In den Allgemeinpraxen ist fast jeder dritte Patient psychiatrisch auffällig, so der Experte beim MEDcongress. Besonders verbreitet sind Panikstörungen mit oder ohne Platzangst, generelle Angst und soziale Phobien. Häufig besteht Angst vor Brücken, Aufzügen, Menschenmengen oder vor dem Autofahren. Und die Angst vor der Angst kann dann ein weit reichendes Vermeidungsverhalten nach sich ziehen. Hauptsymptome sind Herzrasen, Zittern, Schwitzen, Schwindel und Oberbauchbeschwerden.

Benzodiazepine nur kurzfristig

Bei Patienten mit Panikattacken handelt es sich meist um junge Menschen (im Schnitt 27 Jahre). Die "Attacke" dauert im Schnitt nur eine halbe Stunde, eine medikamentöse Akuttherapie ist dann meist nicht nötig. Sollten sich die Beschwerden doch zwei bis drei Stunden hinziehen, kann man im Notfalldienst auch kurzfristig ein Benzodiazepin einsetzen, z.B. Alprazolam oder Lorazepam. Hausärzte spritzen unruhigen Patienten gern das Neuroleptikum Imap®, berichtete Dr. Cicha.
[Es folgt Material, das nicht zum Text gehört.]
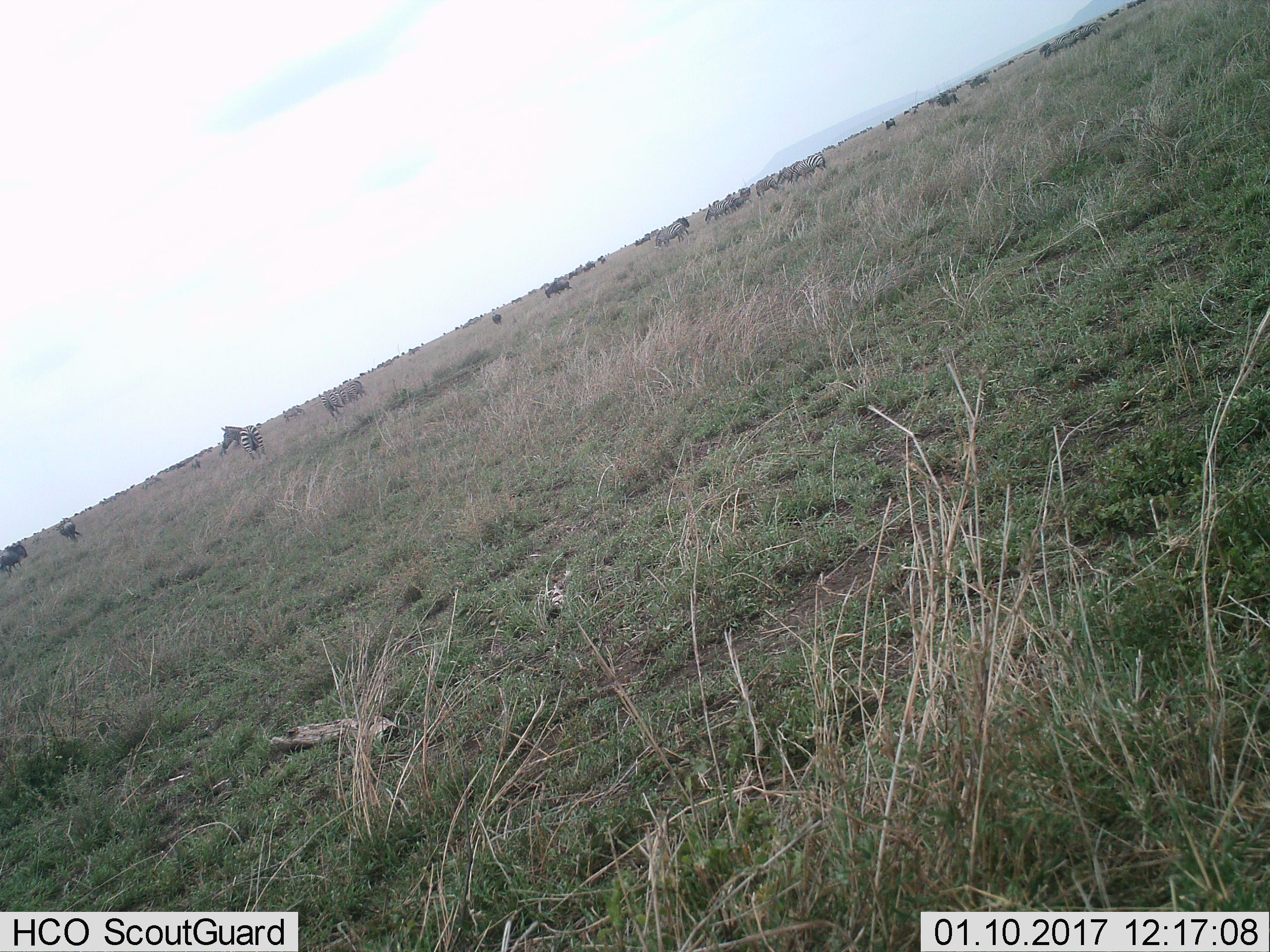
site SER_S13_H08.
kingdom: Animalia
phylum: Chordata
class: Mammalia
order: Artiodactyla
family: Bovidae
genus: Connochaetes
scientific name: Connochaetes taurinus taurinus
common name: blue wildebeest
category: wildebeestblue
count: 11-50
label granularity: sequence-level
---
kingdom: Animalia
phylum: Chordata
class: Mammalia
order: Perissodactyla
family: Equidae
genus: Equus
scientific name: Equus quagga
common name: plains zebra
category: zebraplains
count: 11-50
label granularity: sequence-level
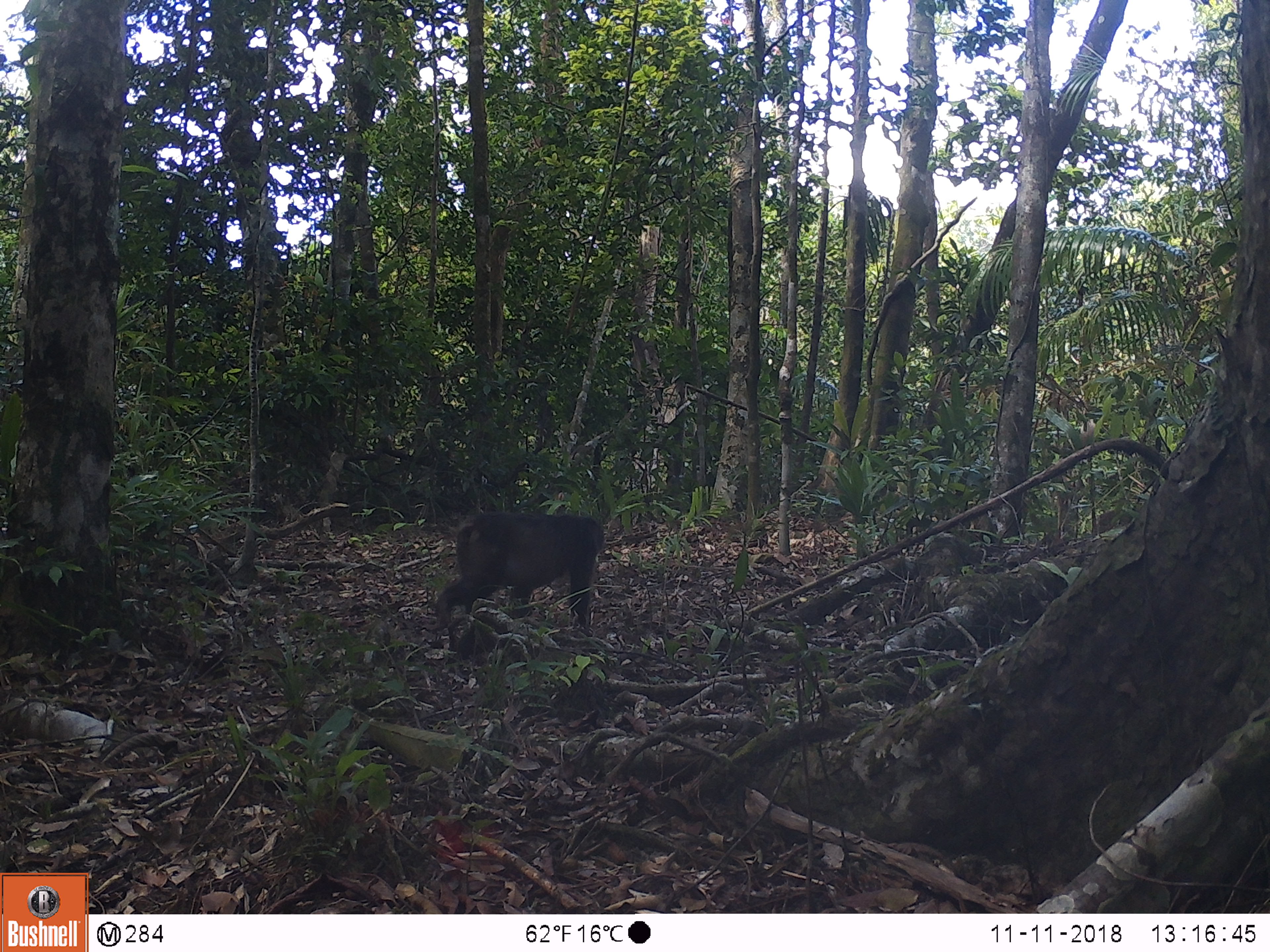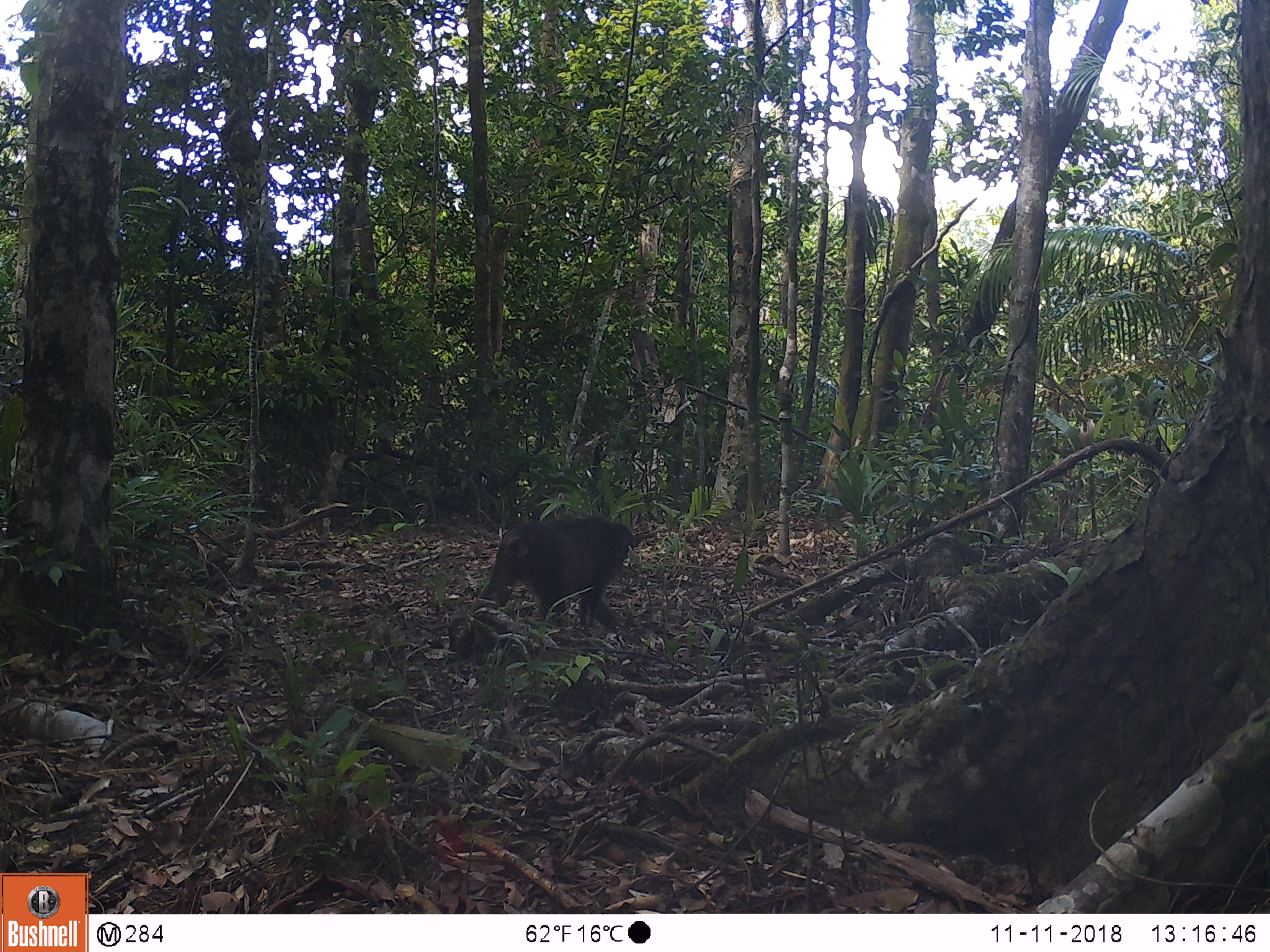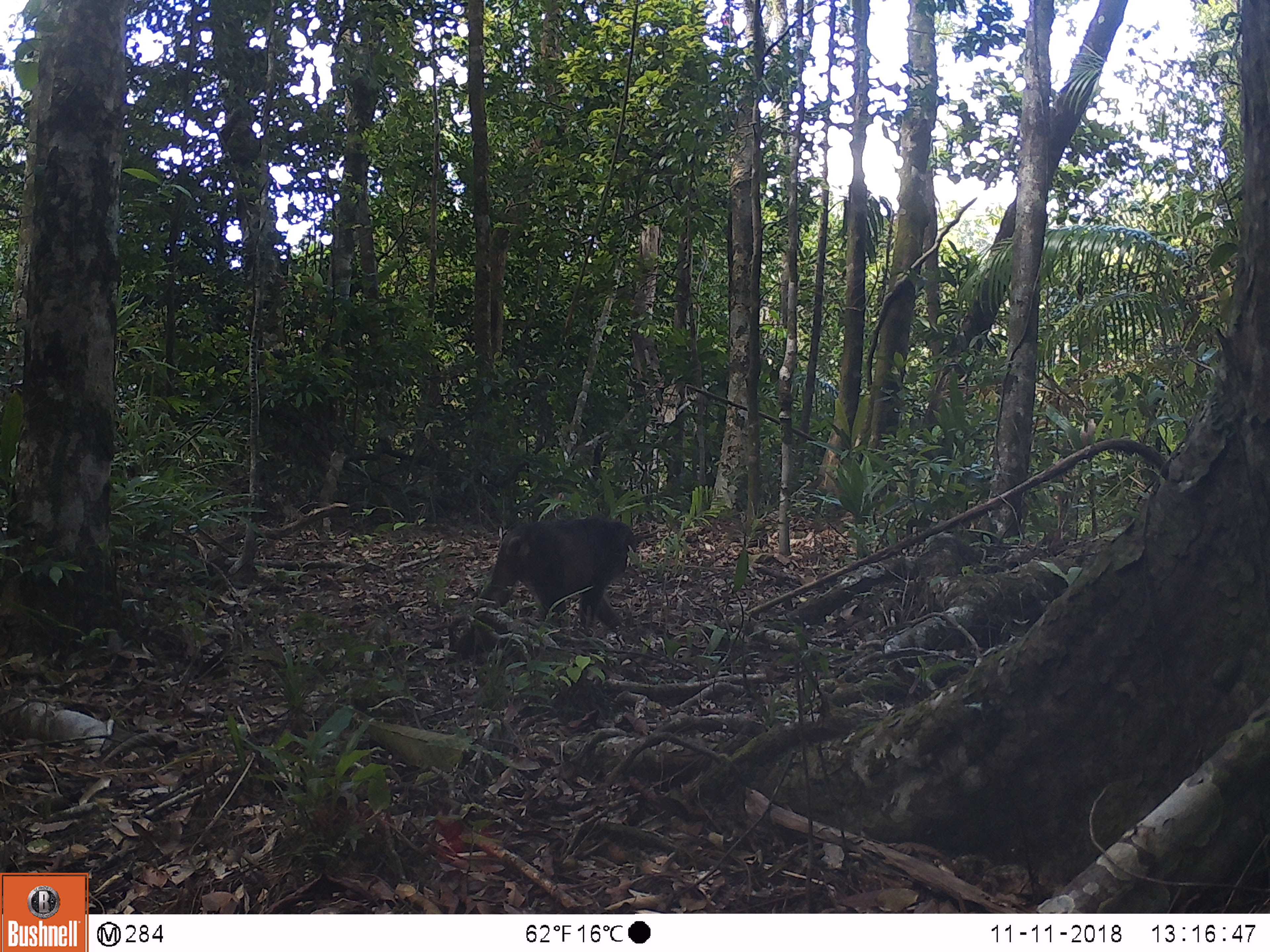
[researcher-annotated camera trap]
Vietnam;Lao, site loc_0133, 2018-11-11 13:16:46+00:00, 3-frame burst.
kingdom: Animalia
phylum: Chordata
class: Mammalia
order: Primates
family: Cercopithecidae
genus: Macaca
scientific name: Macaca arctoides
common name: stump-tailed macaque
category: stump tailed macaque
Stump tailed macaque (stump-tailed macaque) (Macaca arctoides). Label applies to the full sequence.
Die adäquate Therapie von Angst- und Panikstörungen besteht in der Gabe von Antidepressiva und/oder Verhaltenstherapie. Beide Behandlungsformen haben sich als gleichwertig erwiesen, bei Kombination sind die Erfolgsraten etwas höher. Mittel der ersten Wahl bei ambulanten Patienten mit Angst, Panik und Depression sind die selektiven Serotoninwiederaufnahme-Hemmer (SSRI). Dr. Cicha bevorzugt Citalopram (20 bis 60 mg/Tag) und Sertralin (50 bis 200 mg/Tag). Ähnlich gut wirkt aber auch Paroxetin (20 bis 60 mg/Tag). Während man bei Depressionen mit niedrigen Dosen auskommt, muss man sich bei Angst- und Panikstörungen behutsam einschleichen und dann relativ hoch dosieren. Zu beachten ist, dass sich die Symptome initial verstärken können, Übelkeit droht und die Wirkung erst nach vier bis sechs Wochen eintritt. SSRIs haben gegenüber anderen Substanzgruppen den Vorteil, dass sie nicht abhängig machen, nicht kardiotoxisch sind, nicht anticholinerg wirken und nicht zu Gewichtszunahme oder Müdigkeit führen, so der Experte. Bei sozialer Phobie hat sich Moclobemid bewährt.